Das letzte Porträt des österreichischen Künstlers
Gustav Klimt (1862 – 1918) war der berühmteste Vertreter das Jugendstils und Gründer der Künstlervereinigung Wiener Secession. Nur noch wenige seiner Gemälde sind derzeit in Privatbesitz. “Die Dame mit Fächer” ist eines von zwei Gemälden, die sich beim Tod des Künstlers noch in seinem Atelier befanden und daher als unvollendet gelten.
Wen die Dame mit dem Fächer darstellt, ist unbekannt, da es sich nicht um eine Auftragsarbeit handelt, wie bei vielen anderen Portraits des Künstlers. Der asiatische Einfluss des Gemäldes geht auf den Hang des Jugendstils zu fernöstlicher Ornamentalistik zurück. Doch auch Gustav Klimt selbst war ein bekannter Liebhaber japanischer und chinesischer Kunst. In seinem Heim und im Atelier war er oft in einem Kimono anzutreffen.
Die Rekordversteigerung der Dame mit Fächer präsentiert den Kunstmarkt in Europa trotz der Corona-Pandemie und des Brexits in Höchstform. Die Nachfrage nach hochwertigen Werken ist weiterhin stark, vor allem aus Asien. Das Auktionshaus Sotheby’s sprach angesichts der jüngsten Auktion von einem “historischen Moment” und einem “Meilenstein” für die europäische Kunstgeschichte. Das Gemälde sei ein Meisterwerk und ein “Zeugnis von Gustav Klimts künstlerischer Genialität”.

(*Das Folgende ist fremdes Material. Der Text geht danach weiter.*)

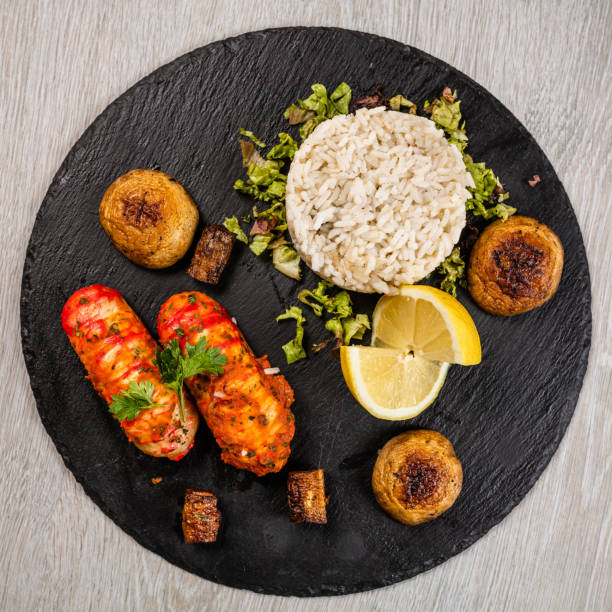 istock Lobster Tails served on granite plate 1172974265
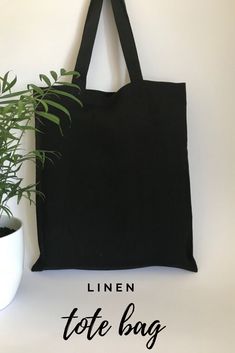 a black tote bag next to a potted plant with the title linen tote bag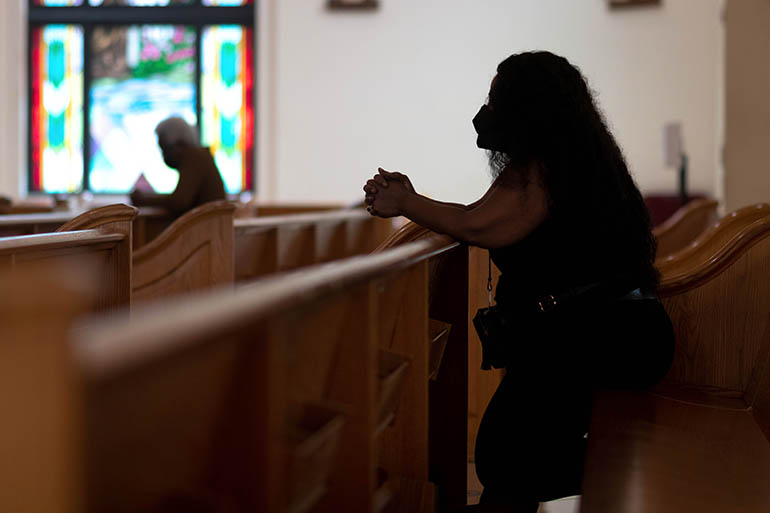 A woman prays at Notre Dame d'Haiti Mission in Miami during a eucharistic adoration and afternoon prayer vigil for Haiti held on July 7, 2021 in light of the assassination earlier in the day of Haiti's embattled President Jovenel Moisé. The community also prayed for Haiti's First Lady, who was injured in the attack and flown to Miami for medical care.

Mangel an Klimt-Kunstwerken
Die Tatsache, dass sich nur wenige Bilder von Gustav Klimt in Privatbesitz befinden, hat sowohl für Sammler als auch für das allgemeine Publikum Vorteile. Der Großteil der Werke des ikonischen Malers befindet sich in Museen und öffentlichen Sammlungen, was sie für die Allgemeinheit zugänglich macht. Für Sammler ist die geringe Zahl der verfügbaren Objekte ebenfalls ein starker Anreiz, denn das macht Werterhalt und hohe Wertsteigerungssraten möglich.

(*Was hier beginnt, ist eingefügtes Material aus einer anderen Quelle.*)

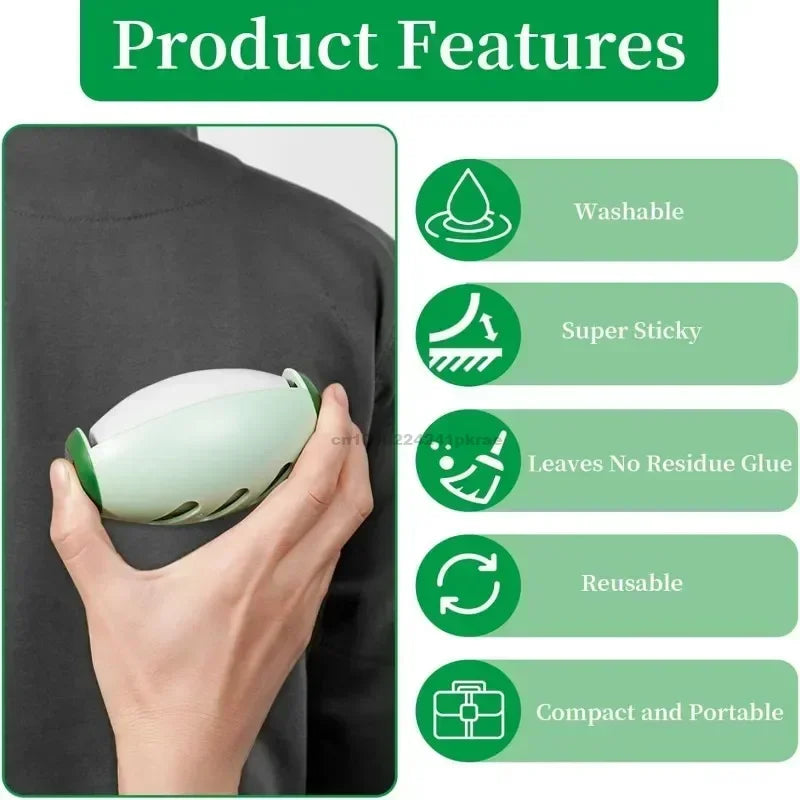 A hand holds a light green silicone roller for pet hair removal against a dark gray fabric background.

Der jüngste Verkauf in London und der neue Europarekord stellen nicht den Höhepunkt bei den Verkaufserlösen für Klimt-Gemälde dar. Das zeigt sich insbesondere bei Privatverkäufen abseits der bekannten Auktionshäuser. So ging das Portrait der Adele Bloch Bauer für 135 Millionen Dollar an die Neue Galerie in New York. Der Verkauf des Werks “Wasserschlangen II” soll Gerüchten zufolge sogar rund 200 Millionen Dollar erbracht haben.